The Game Boy version was developed by Tiertex Design Studios, while the other versions were developed by Traveller's Tales. The Sega Genesis/Mega Drive version of Toy Story was the lead version. The game features 3D-rendered graphics and Pixar provided Traveller's Tales with the film's animations of Woody and Scud. The development team and Pixar initially had issues rendering the animations with correct lighting that would allow the development team to convert them for the game. Pixar provided final animations to the team only two weeks before the game was to be submitted to Sega for final approval. If the game didn't receive approval the first time, its release would have been delayed, failing to coincide with the theatrical release of the film. As a precaution, Traveller's Tales rendered their own animations of Woody in case Pixar could not provide them on time.

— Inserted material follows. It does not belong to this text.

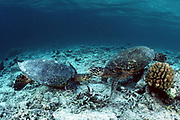 two hawksbill sea turtles, Eretmochelys imbricata, Critically Endangered Species, face off in a territorial duel at a feeding site, Sipadan Island, Malaysia ( Celebes Sea / Western Pacific Ocean )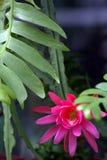 χειμώνας θερμοκηπίων λουλουδιών έκρηξης εμπρός Στοκ Εικόνες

Jon Burton, the founder of Traveller's Tales, served as both the designer and programmer for the game. To pass Sega's strict approval process, Burton disguised game glitches as part of the game; instead of receiving an error message, game testers would be sent to a bonus minigame, which Burton said was part of the game. While the film had vibrant, vivid colors, the Genesis had only a limited array of colors. As a partial solution, Traveller's Tales utilized a special mode that provided access to additional shades of red, green, and blue. The Windows game features instrumental versions of two Randy Newman songs from the film.
The game was published by Disney Interactive in the United States and the Genesis version was released in November 1995, coinciding with the film's release. It was met with mostly mixed reviews but praised for its impressive visuals and varied gameplay. The visuals were best received on the Sega Genesis version due to the game's 3D-rendered graphics, which had several precedents on the SNES and PC but were completely new to the Genesis. Critics were varied in their overall impressions; GamePro concluded that "Despite the stunning graphics, Toy Story's uninspiring gameplay makes for merely fleeting fun", while Game Informer decreed the game "a humorous and fun adventure that will certainly entertain everyone in the whole family." Roger Burchill of Super Play wrote that while the Genesis version "marked a new high point" in graphics and gameplay, the Super NES version "can't help but be compared to Donkey Kong Country 2 and that's a comparison where it will lose every time."
According to Disney Interactive, the Super NES and Genesis versions were both "tremendous successes", though a Super NES chip shortage prevented them from producing as many copies of the Super NES version as they believed they could have sold. Toy Story was nominated for the Video Software Dealers Association's "Video Game of the Year" for 1995, losing to Donkey Kong Country 2.